- Known for: Oil painting
- Movement: Dante Alighieri’s "Inferno", Canto
- Website: michellegagliano.com

= Michelle Gagliano =

American painter

Michelle Gagliano is an American artist based in Central Virginia and is known for enigmatic, abstract oil paintings that depict natural forms with textural patinas, particularly of landscapes and light. Gagliano practices sustainability in her art practice and personal life by growing and making a majority of her materials, such as oil paints, from recipes that derive from the Old Masters of the Renaissance. In 2023, she was inducted as an official member of the Gallery Climate Coalition.

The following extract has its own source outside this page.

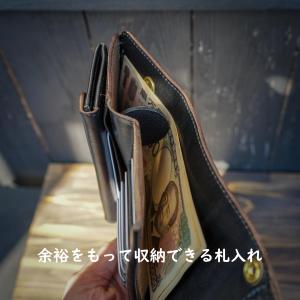 ミドルトラッカーウォレット『Type03』クロ...の詳細画像3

== Early life and education ==
She was born in Jamestown, New York to a family of Italian, Swedish, and Mayflower origins. She studied painting with Vernon Fisher at North Texas State University. This influenced her experimental dialogue with materials and the historical investigative nature of her work. Fisher encouraged her to study at the Chautauqua School of Art and wrote her a letter of recommendation. She has painting degree from Plymouth State University and Master of Fine Arts from American University.

== Career ==
She has been painting for more than 25 years. She completed residencies at Virginia Center for the Creative Arts, Chautauqua School of Art, and Galleria La Nica.  She has exhibited solo shows at different cities in the United States, Europe, and Asia. In 2017 she was awarded a fellowship at the Virginia Museum of Fine Arts, the same recognition give to Cy Twombly in 1949. Since 2018, Gagliano has worked with only non-toxic, sustainable materials that guarantee minimal waste.

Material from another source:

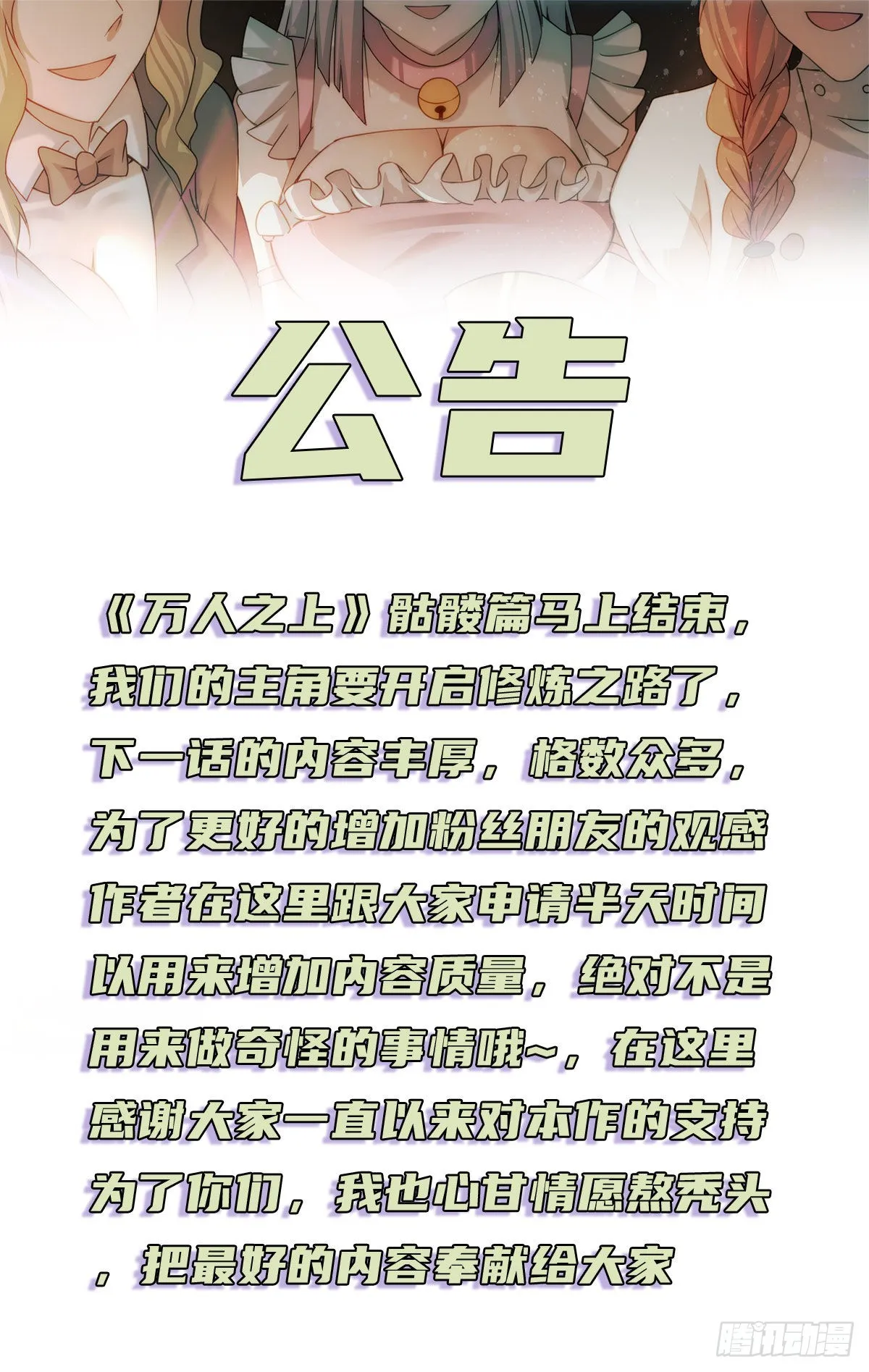 通知 公告 第1页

She is the first female artist to paint and interpret all 34 Cantos of Dante Alighieri's "Inferno". It took her 33 weeks for her to complete her mixed media interpretation of the "Inferno" and exhibited the work in 2017.

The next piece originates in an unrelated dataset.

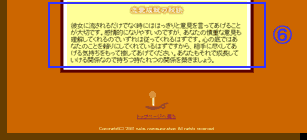 診断結果6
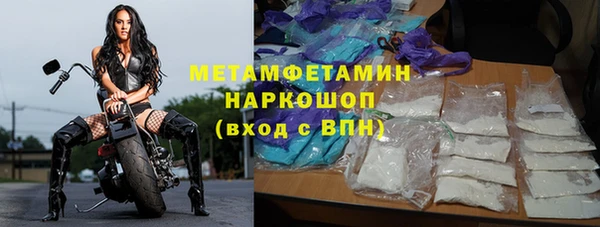 COCAINE Нягань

In addition to painting full time, Gagliano teaches part time at Virginia Commonwealth University. She teaches classes she developed herself for illustrating Dante's Inferno and a Modern Materials class that teaches the implementation of sustainable practices in the fine artist's studio.

==Exhibitions==
The William King Museum of Art, Virginia Museum of Fine Arts and the American Embassy (Rome, Italy), are among the public collections holding or have held work by Gagliano.

== Awards ==
She received Virginia Museum of Fine Arts Fellowship award in 2017.

== Selected publications ==
She has published the book

- Once Again to See the Stars: A Contemporary Vision of Dante's Inferno.